Exercise task 1:
In the Spider-man review, rewrite the paragraph beginning "It was time for a change" as a short bulleted list that keeps its main facts.

Page extract:
— begin —

A successful reboot that has its flaws, but gets a lot more right than its predecessors.
It was time for a change. Despite the fact that many fans hoped director Sam Raimi and Sony Pictures would work out their differences to produce a fourth Spider-man feature, the studio decided to go another way, rebooting the franchise completely. When Spider-man opened ten years ago in the Spring of 2002, it was a bit of a surprise that after 25 years in developmental hell, audiences strongly craved to see the famous comic book superhero on the big screen more than any other. Becoming the first film to gross $100 million in a single weekend, its box-office success proved that not only was it worth the wait, but fans had finally got the proper Spider-man film they’d been waiting decades for.
Personally, I found Raimi’s film enjoyable, but there were a number of factors that prevented me from agreeing with the masses that it was one of the best superhero films ever made. Tobey Maguire’s casting as Peter Parker, the academically brilliant but socially inept High Schooler turned superhero after being bitten by a radioactive spider seemed genius at the time. Maguire, was extremely likable with his boyish charm, but after closer observation it became obvious that he carried few of the many known traits of the character. Though Maguire’s Parker was a bit of an outcast and often a victim of school bullying, he hardly felt like an awkward, eccentric nerd who was actually a bit of a scientific genius. Despite some wonderful support from the likes of Cliff Robertson & Rosemary Harris as Peter’s adoptive parents Uncle Ben & Aunt May and Willem Dafoe as desperate scientist turned villain, Norman Osborn aka The Green Goblin, the focus of Maguire’s Spider-man seemed to be entirely on girl-next-door Mary Jane Watson, a character that in the comics would come into Peter Parker’s life when he was much more mature.

— end —

Exercise task 2:
Rewrite the records from the line containing "145, 512, 191]?" through the end of the records, changing "farther" to "more distant" and leaving everything else unchanged.

Data listing:
— begin —

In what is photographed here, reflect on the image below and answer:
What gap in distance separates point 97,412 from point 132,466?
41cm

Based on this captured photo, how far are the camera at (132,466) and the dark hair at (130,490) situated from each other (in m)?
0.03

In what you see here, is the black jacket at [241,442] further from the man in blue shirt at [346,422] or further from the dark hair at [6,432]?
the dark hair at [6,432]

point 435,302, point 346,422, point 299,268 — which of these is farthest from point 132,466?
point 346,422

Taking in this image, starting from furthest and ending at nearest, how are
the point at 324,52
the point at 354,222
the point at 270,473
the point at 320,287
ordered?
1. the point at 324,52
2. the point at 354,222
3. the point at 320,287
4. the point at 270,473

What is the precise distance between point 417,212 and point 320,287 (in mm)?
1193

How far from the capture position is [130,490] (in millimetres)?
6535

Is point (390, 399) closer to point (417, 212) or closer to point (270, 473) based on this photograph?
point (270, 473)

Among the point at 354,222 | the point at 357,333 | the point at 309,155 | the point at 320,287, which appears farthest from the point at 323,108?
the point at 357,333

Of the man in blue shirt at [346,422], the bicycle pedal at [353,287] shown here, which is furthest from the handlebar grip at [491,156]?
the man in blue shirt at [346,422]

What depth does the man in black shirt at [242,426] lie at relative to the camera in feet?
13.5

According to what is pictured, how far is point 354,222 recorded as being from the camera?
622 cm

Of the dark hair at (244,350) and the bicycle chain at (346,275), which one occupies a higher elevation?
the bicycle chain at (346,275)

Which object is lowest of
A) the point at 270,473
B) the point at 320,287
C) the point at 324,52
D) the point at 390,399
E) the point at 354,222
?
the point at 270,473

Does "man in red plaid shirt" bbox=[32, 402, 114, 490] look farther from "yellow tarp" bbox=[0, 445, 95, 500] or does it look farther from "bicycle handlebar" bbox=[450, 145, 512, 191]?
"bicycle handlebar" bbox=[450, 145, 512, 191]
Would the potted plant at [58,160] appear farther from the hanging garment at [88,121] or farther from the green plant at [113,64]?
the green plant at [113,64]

— end —

Full response 1:
- Although many fans hoped Sam Raimi and Sony Pictures would settle their differences and make a fourth Spider-man film, the studio chose to reboot the franchise entirely.
- Spider-man opened ten years earlier, in the spring of 2002, after 25 years in developmental hell.
- Audiences were eager to see the superhero on the big screen.
- It was the first film to gross $100 million in a single weekend.
- Its success showed that fans had finally gotten the Spider-man film they had waited decades for.

Full response 2:
Does "man in red plaid shirt" bbox=[32, 402, 114, 490] look more distant from "yellow tarp" bbox=[0, 445, 95, 500] or does it look more distant from "bicycle handlebar" bbox=[450, 145, 512, 191]?
"bicycle handlebar" bbox=[450, 145, 512, 191]
Would the potted plant at [58,160] appear more distant from the hanging garment at [88,121] or more distant from the green plant at [113,64]?
the green plant at [113,64]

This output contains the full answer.